Thorpes, The Grip, Linton, Cambridge CB1 6NR, UK
Dear Sir,
The publication of a letter in a recent issue of Human Reproduction (James, 1999) has prompted this present appeal for more statistical rigour when pooling several sets of data to provide a single composite finding. The datasets in question are summarized in Table I
, which displays the proportions of male offspring for two periods of conception, the `Most fertile' days of the menstrual cycle and the remaining period. A previous paper by Gray et al (1998) had failed to detect any importance for this factor, but James (1999) had assembled the data from five published papers and produced a composite finding suggesting that there was a higher than expected proportion of males when the conception was outside the `most fertile' period.
|
It would appear that James has made his inference by simply pooling the relevant frequencies over the five references to produce a 2 statistic of 9.9 on one degree of freedom, a highly significant result.

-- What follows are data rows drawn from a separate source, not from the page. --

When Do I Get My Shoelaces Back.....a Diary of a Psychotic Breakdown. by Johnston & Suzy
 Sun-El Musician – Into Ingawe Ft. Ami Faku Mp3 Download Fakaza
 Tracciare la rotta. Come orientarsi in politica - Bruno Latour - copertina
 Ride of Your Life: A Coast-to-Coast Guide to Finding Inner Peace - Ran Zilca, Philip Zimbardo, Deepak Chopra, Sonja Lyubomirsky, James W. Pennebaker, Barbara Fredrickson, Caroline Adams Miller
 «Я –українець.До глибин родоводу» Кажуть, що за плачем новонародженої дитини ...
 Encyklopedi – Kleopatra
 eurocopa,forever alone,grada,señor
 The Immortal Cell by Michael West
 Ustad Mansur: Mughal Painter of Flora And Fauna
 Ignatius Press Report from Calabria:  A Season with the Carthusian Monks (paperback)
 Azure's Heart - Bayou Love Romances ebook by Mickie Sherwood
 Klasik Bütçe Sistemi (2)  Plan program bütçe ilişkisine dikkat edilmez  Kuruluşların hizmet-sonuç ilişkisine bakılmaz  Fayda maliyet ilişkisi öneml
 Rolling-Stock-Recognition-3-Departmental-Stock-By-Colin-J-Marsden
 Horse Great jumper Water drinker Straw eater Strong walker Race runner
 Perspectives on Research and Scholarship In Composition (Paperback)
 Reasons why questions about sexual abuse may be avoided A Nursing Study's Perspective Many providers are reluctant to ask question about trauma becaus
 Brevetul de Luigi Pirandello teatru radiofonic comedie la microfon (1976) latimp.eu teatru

In fact, that simple test would be valid only if each of the five references provided an estimate of an unknown but constant proportion for the two columns of data. Experience has shown that there is very often a degree of heterogeneity due to different data sets, representing differing conditions generally unknown to the analyst, and completely beyond his control. It is absolutely necessary therefore to investigate heterogeneity before applying the simplest of tests on the total frequencies. The effect of wrongly applying the test would invariably be to exaggerate the importance of the effect being investigated, since heterogeneity inflates the effective error and thus diminishes the perception of the effect.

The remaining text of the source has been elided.